On the climbers left side of bumble bee wall you will be able to see a pedestal. To get on top of the pedestal either climb fowl play and rap down to the pedestal with a 60 m rope or walk around the west side and hike up some loose rock. This route is on climbers far right of the pedestal and follows an obvious crack system with a roof followed by more crack climbing.

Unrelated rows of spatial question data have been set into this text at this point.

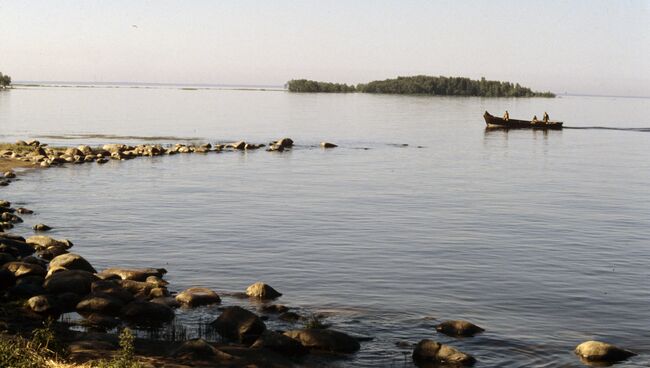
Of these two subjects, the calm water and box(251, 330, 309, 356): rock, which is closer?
box(251, 330, 309, 356): rock

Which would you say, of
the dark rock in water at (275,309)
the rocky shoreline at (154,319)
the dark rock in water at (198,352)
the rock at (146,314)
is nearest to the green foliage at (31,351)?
the rocky shoreline at (154,319)

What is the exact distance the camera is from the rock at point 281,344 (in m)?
18.4

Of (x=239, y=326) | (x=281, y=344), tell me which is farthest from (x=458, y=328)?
(x=239, y=326)

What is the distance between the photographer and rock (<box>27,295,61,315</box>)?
2098 centimetres

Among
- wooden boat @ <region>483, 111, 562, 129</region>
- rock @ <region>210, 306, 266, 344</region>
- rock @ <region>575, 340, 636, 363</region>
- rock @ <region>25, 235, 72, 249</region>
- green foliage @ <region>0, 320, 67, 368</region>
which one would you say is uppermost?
wooden boat @ <region>483, 111, 562, 129</region>

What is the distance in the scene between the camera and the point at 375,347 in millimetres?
19438

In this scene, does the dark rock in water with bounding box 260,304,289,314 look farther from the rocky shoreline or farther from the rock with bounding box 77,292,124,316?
the rock with bounding box 77,292,124,316

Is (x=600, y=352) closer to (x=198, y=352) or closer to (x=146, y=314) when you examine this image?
(x=198, y=352)

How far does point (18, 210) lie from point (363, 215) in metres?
16.7

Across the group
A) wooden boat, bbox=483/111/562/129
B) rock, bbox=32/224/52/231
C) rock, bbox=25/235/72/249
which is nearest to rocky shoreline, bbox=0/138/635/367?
rock, bbox=25/235/72/249

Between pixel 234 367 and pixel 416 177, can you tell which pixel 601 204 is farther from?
pixel 234 367

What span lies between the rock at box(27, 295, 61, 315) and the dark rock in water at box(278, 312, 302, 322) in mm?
6095

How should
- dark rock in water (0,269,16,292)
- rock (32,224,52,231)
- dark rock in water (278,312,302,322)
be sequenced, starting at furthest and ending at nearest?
rock (32,224,52,231) → dark rock in water (0,269,16,292) → dark rock in water (278,312,302,322)

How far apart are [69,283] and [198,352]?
7409 millimetres
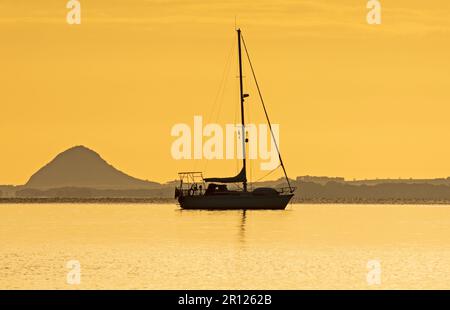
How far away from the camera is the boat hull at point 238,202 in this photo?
120 m

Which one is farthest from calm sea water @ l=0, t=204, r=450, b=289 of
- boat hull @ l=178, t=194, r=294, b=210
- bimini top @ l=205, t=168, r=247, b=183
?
boat hull @ l=178, t=194, r=294, b=210

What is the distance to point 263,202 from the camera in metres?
122

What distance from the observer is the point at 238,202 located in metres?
120

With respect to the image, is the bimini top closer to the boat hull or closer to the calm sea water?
the boat hull

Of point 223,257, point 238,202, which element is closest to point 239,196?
point 238,202

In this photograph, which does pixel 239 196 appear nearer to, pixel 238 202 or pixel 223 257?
pixel 238 202

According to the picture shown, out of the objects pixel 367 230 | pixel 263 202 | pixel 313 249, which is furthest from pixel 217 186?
pixel 313 249

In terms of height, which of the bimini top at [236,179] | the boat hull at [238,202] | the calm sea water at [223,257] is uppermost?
the bimini top at [236,179]

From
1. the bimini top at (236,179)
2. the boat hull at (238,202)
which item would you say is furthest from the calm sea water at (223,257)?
the boat hull at (238,202)

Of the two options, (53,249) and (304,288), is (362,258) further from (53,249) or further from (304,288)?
(53,249)

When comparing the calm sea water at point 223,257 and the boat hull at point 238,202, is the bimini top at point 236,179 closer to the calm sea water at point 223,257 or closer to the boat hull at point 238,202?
the boat hull at point 238,202

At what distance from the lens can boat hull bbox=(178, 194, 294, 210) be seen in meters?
120
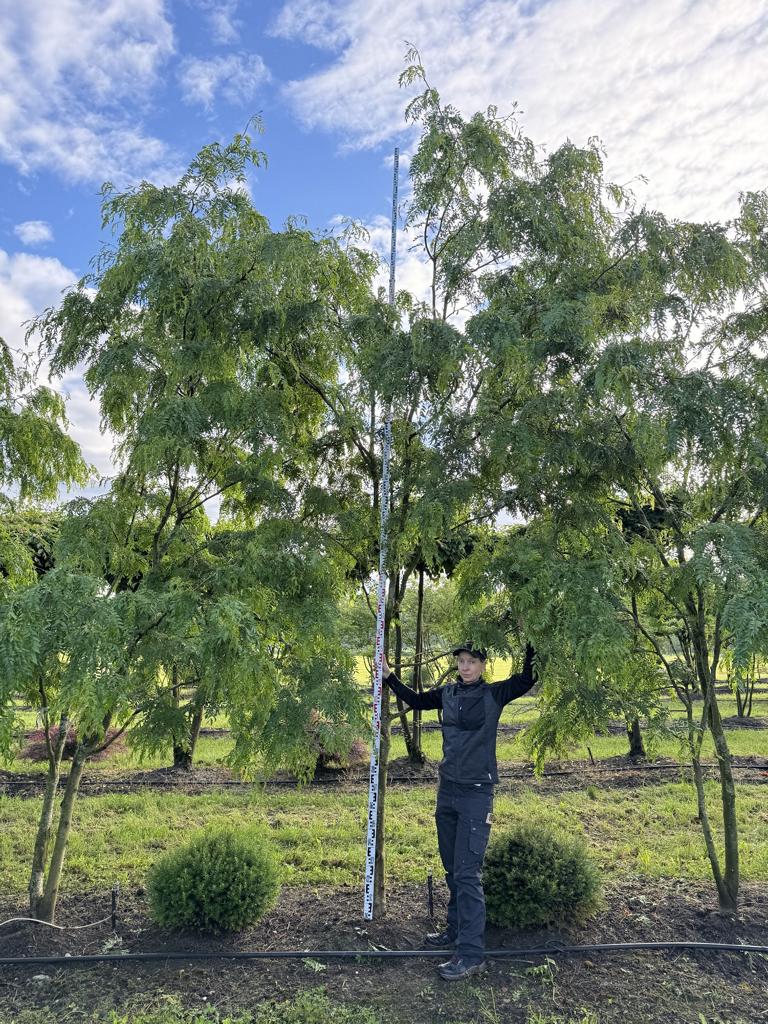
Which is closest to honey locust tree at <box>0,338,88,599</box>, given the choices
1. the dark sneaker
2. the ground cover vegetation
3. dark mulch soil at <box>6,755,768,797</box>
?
the ground cover vegetation

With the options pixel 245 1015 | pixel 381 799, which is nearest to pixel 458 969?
pixel 245 1015

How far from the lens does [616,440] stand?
5.13 meters

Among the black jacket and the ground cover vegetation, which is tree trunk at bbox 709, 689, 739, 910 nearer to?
the ground cover vegetation

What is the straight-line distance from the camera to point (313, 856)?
698 cm

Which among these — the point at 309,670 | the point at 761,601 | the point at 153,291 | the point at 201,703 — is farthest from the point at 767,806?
the point at 153,291

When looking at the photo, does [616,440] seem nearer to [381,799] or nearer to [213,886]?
[381,799]

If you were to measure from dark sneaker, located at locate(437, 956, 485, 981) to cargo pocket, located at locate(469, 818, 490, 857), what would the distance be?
0.66 metres

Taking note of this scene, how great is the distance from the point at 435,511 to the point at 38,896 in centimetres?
419

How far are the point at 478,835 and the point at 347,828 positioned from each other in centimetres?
421

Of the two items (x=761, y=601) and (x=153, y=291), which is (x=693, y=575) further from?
(x=153, y=291)

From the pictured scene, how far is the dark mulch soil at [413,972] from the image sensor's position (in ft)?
13.0

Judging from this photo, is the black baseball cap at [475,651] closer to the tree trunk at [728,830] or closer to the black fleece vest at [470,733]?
the black fleece vest at [470,733]

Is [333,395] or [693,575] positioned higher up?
[333,395]

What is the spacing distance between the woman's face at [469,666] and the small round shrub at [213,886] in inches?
83.2
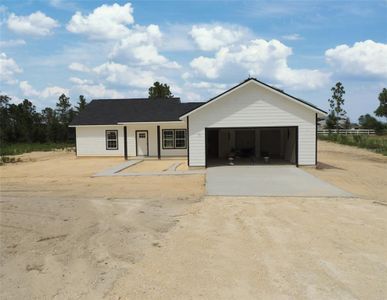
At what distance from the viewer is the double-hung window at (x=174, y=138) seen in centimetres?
2819

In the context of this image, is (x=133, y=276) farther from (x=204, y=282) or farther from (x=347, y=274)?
(x=347, y=274)

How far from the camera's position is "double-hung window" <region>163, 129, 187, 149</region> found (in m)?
28.2

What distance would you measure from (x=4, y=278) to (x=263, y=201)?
731cm

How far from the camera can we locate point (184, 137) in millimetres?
28172

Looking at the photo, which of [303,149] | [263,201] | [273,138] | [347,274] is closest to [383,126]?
[273,138]

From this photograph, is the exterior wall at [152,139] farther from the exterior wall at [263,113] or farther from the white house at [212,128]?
the exterior wall at [263,113]

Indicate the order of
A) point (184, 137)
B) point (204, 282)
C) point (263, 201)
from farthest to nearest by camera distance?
1. point (184, 137)
2. point (263, 201)
3. point (204, 282)

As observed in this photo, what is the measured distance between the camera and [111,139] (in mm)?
29234

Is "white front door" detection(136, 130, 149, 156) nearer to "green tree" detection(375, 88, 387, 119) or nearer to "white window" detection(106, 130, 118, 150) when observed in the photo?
"white window" detection(106, 130, 118, 150)

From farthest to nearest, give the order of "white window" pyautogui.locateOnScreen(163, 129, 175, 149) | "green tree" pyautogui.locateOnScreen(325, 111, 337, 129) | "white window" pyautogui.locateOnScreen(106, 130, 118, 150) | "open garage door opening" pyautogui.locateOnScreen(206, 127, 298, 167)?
"green tree" pyautogui.locateOnScreen(325, 111, 337, 129) → "white window" pyautogui.locateOnScreen(106, 130, 118, 150) → "white window" pyautogui.locateOnScreen(163, 129, 175, 149) → "open garage door opening" pyautogui.locateOnScreen(206, 127, 298, 167)

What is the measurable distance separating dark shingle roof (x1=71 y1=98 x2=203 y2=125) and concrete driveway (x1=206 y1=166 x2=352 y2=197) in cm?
1074

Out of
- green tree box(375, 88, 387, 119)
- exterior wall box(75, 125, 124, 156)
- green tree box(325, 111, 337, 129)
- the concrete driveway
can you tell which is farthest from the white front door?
green tree box(375, 88, 387, 119)

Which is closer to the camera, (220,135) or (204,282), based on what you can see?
(204,282)

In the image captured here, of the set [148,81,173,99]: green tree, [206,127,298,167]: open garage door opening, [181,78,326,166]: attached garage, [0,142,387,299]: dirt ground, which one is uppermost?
[148,81,173,99]: green tree
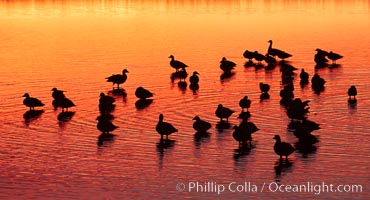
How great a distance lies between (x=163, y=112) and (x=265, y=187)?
1129 cm

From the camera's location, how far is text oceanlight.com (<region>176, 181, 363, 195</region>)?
24.8m

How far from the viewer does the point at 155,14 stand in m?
95.7

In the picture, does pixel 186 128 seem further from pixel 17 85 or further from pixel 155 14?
pixel 155 14

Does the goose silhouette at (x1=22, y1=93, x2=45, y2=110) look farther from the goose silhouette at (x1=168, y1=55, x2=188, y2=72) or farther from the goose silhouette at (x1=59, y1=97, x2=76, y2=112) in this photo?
the goose silhouette at (x1=168, y1=55, x2=188, y2=72)

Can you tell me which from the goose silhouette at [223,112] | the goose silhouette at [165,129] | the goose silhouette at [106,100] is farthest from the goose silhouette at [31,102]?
the goose silhouette at [223,112]

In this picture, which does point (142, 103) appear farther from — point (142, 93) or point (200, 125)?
point (200, 125)

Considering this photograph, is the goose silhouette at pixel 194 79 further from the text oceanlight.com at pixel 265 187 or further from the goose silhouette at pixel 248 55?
the text oceanlight.com at pixel 265 187

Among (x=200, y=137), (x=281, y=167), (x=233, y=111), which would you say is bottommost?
(x=281, y=167)

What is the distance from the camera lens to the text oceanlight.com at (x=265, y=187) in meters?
24.8

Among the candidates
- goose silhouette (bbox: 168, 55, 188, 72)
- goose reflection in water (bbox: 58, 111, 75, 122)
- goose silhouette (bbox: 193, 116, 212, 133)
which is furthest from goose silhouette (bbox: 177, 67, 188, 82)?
goose silhouette (bbox: 193, 116, 212, 133)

Standard rack. Takes nuts really well. 2 or 3 camalot for the roof. Runners to reduce drag over the roof and natural gear to build an anchor at the top of the climb.
Upchuck, Nice exposure
BETA PHOTO: Overview of the popular routes
|By Sam Cannon|
From: Holladay, Utah
Mar 21, 2014
rating: 5.10a 6a 18 VI+ E1 5a
The route,from the start up until after the roof, is a strong 2 stars, super fun. The climbing becomes indistinct, chossy, dirty, and (at least the way I went) runout on kitty litter. The roof is super fun, protects really well. The climbing above it stays interesting for another 20 ft or so, but if you continue to the top of the formation, like I did, you're in for some less-than-classic ground.
To get down (assuming you go all the way up - and there isn't a bolted anchor for the route) scramble climber's right down an easy, low angle corner, then turn right (facing Storm Mountain) around a corner and you're at the anchor for The Bee Pitch. One 60m rap gets you down from there.